Jonathan Monroe Craig (born March 26, 1986) is a Canadian-American singer and songwriter, best known as the former lead vocalist of bands Dance Gavin Dance, Emarosa, Rain City Drive (previously known as Slaves), as well as the co-lead vocalist of the short-lived supergroup Isles & Glaciers. As a solo artist, he has released two studio albums, two EPs and a live album to date, and his distinct type of soul-based singing has earned him considerable acclaim.

Early life
Jonathan Monroe Craig was born in Minot, North Dakota. In a further interview with the music blog Eat Yo Beats, Jonny said "my mom made me listen to tons of shit when I was kid, everything from Michael Bolton to some weird ass Christian rock bands" and also that it was this that became his main influence, rather than gospel music. Craig cites some of his early idols as Boyz II Men and New Found Glory.

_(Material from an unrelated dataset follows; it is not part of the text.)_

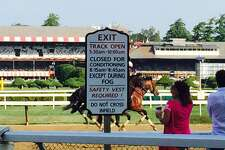 If you are watching workouts at the main track at Saratoga Race Course, this is all you need to know. The sign gives you all the particulars. Monday was a particularly spectacular morning as the horses went through their paces at the Spa. Hard to believe, but we only have 12 racing days left of this meet. Don't know where the summer has gone. But we still have some pretty good days of racing left. (Tim Wilkin / Times Union)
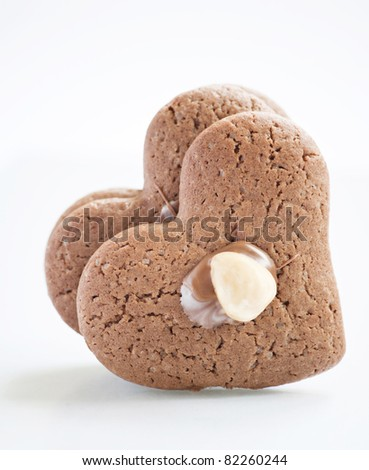 Two biscuits in shape of heart over white background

He was put into the school choir as a default elective but was ultimately kicked out. As a child, he says that he "had a hard time keeping out of trouble" and that "high school wasn't for him." He would explain later that that was the reason he left high school and attained his G.E.D, then focused on music full-time. "I just wanted an escape from a lot of the things when I was a child I guess. I just wanted to get away from a lot of the problems that I was dealing with at home and stuff", Craig states in an interview with KLSU radio as his reason for starting his path in music.

Music career

Beginnings as a musician (2000–2007)
After moving to America and attending high school in Washington state, Craig auditioned for bands but ultimately was not accepted into one. Craig then formed the band westerHALTS in 2000, a garage band from Tacoma, Washington. At age 15, Craig released his first known song with them titled "Change, Leisure, and Retirement" in 2001. In an Alternative Press Podcast he stated that the band was "...just something to help pay for weed, something I played over the weekends." He then joined as the lead vocalist for Tacoma-based pop punk band Ghost Runner on Third in 2002. Craig said that he met the guitarist of Ghost Runner on Third in high school. He received positive reviews with this band's debut EP, Speak Your Dreams, released on January 4, 2005. AllMusic stated that Craig was, "the band's secret weapon, a passionate vocalist. There's not a bad track to be found here, but Craig tends to outshine his bandmates throughout."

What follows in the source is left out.